On my flight today, I watched Spring Breakers,
Harmony Kormine’s 2012 film of four young women on a raucous trip that descends
into crime and violence. A third of the way through the movie, the police bust
a party, and the women find themselves bikini-clad in front of a judge. The
judge tells them, “You’re not going to be charged with narcotics possession
because it wasn’t found on your actual person. You will be issued citations,
and you’re going to have to pay those fines or you’re going to have to do two
more days in county.” Our protagonists protest: “We don’t have any money.” The
judge replies, “Call mommy and daddy or do the time.”
The state has not convicted the women
of a crime—it has not even charged them with one. Instead, the court has
imposed a fine, and ordered that if the women fail to pay it they must serve a
jail sentence instead. The court expresses disinterest in whether they can
afford to pay the fine, meaning that whether or not they are incarcerated turns
entirely on if they have the resources to pay up to the state.

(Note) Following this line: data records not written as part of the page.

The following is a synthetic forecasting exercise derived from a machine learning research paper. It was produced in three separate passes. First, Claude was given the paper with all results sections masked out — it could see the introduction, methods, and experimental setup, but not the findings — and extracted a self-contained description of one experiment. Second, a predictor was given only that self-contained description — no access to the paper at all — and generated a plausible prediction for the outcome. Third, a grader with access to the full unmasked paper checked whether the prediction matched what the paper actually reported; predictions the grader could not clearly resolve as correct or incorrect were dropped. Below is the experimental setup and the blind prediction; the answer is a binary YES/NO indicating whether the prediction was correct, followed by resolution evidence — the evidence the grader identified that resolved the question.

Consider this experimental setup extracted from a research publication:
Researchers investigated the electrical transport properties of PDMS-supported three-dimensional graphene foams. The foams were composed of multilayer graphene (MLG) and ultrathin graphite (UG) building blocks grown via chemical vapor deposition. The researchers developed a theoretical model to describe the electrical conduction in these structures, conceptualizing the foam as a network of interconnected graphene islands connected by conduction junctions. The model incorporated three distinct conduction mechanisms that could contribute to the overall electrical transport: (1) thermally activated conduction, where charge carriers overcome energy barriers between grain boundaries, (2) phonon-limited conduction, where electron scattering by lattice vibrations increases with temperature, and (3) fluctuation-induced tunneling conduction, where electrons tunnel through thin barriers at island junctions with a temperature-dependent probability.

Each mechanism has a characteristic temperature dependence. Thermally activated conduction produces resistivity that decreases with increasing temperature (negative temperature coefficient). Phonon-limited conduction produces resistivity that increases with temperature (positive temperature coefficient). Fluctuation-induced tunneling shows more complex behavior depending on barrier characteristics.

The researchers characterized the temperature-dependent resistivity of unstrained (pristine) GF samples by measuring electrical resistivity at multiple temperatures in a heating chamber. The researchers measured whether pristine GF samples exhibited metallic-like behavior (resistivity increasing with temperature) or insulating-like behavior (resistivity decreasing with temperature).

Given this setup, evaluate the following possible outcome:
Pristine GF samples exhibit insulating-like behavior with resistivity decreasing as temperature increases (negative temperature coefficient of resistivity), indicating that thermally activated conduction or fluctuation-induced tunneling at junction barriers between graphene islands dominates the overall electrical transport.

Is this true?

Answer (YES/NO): NO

Sound like the type of thing that
might violate the constitution? It does. The Supreme Court has ruled that
courts cannot convert the unpaid fines of an indigent person into a jail
sentence and that courts
may not revoke probation for an individual’s failure to pay a fine if he or
she cannot afford it.
The
scene grabbed my attention not because the scene is unrealistic; a paragon of
realism, Spring Breakers is not. Instead, the scene piqued my interest because
pay-or-stay sentencing may be unconstitutional, but it is nonetheless a
widespread although mostly unexamined phenomenon.
An
amicus
brief the ACLU and the Brennan Center filed just two weeks ago details how
hundreds of defendants in Michigan have received pay-or-stay sentences despite
being too poor to meet their legal financial obligations. In one case the brief
mentions, a nineteen-year-old received a ticket for fishing out of season; he
was unable to pay the 215 dollars immediately, so the judge sentenced him to a
jail sentence instead.
Pay-or-stay sentences create a
two-tiered justice system where only the poor go to jail, but they’re lousy
policy too. Jail sentences only make it more difficult for the poor to be able
to pay back their debts, as jail terms disrupt employment and stigmatize the
debtors. They also, of course, force the state to incur more costs by
incarcerating more people.
Despite
this troublesome trend, the legal academy hasn’t had much to say about
pay-or-stay sentencing. Perhaps the very fact that it flagrantly flouts clearly
established law is to explain for this absence; pay-or-stay may be happening,
but it is too obviously unconstitutional to be worthy of an interesting
article. The dearth off attention from academia and mainstream media makes it
all the more surprising to see the practice popping up in film.
A
moment after the court scene, a jail guard enters the women’s cell and tells
them “Somebody loves y’all. You’re free to go. You just made bail.” It is here,
tragically, that Spring Breakers loses its way in hyper-realistically
portraying low-level criminal court proceedings. Made bail on what? They
haven’t been charged with a crime.
The
women leave the jail, inexplicably via a garage door, and find James Franco
with braids and a grill waiting for them. He tells them, “I saw y’all in there.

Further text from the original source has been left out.